Um dia, que até então era um dia desses qualquer, nós passeávamos por um parque. Era um sábado pela manhã. Havia famílias em seu convescote de um lado, atletas de ocasião se exercitando de outro. Pais que brincavam com os filhos e amigos que riam entre si.
Após caminharmos um pouco, mãos dadas sempre e sorrisos mais ainda, sentamos num dos bancos do parque. Ela estava linda. Seu cabelos presos num simples, mas perfeito rabo de cavalo, vestida de uma blusa de um rosa que era quase branco. Em mim, a certeza de que não cansaria nunca de olhar aquela mulher.
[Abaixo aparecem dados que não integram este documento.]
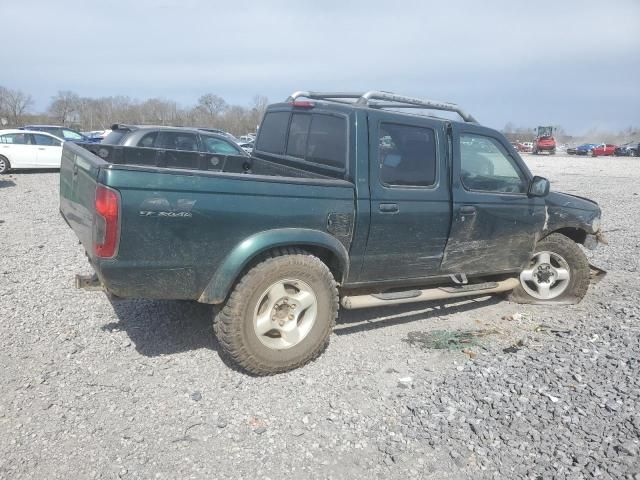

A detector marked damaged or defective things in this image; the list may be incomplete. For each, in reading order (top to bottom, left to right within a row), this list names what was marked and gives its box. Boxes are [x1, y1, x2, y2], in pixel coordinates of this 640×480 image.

damaged green truck [60, 91, 604, 376]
Ficamos em silêncio algum tempo e ela notando um calor diferente nos meus olhos, logo percebe que algo se passava em minha mente. Um meio-sorriso presente nos meus lábios lhe trouxe um sorriso tenso aos seus como quem se pergunta o que viria a seguir. Na mesma hora, após um beijo, tirei-lhe os óculos escuros que lhe cobriam os olhos claros. Ela me olhava impassível e ao mesmo tempo tímida e tensa. Havia uma intensidade diferente nos nossos jeitos de olhar.  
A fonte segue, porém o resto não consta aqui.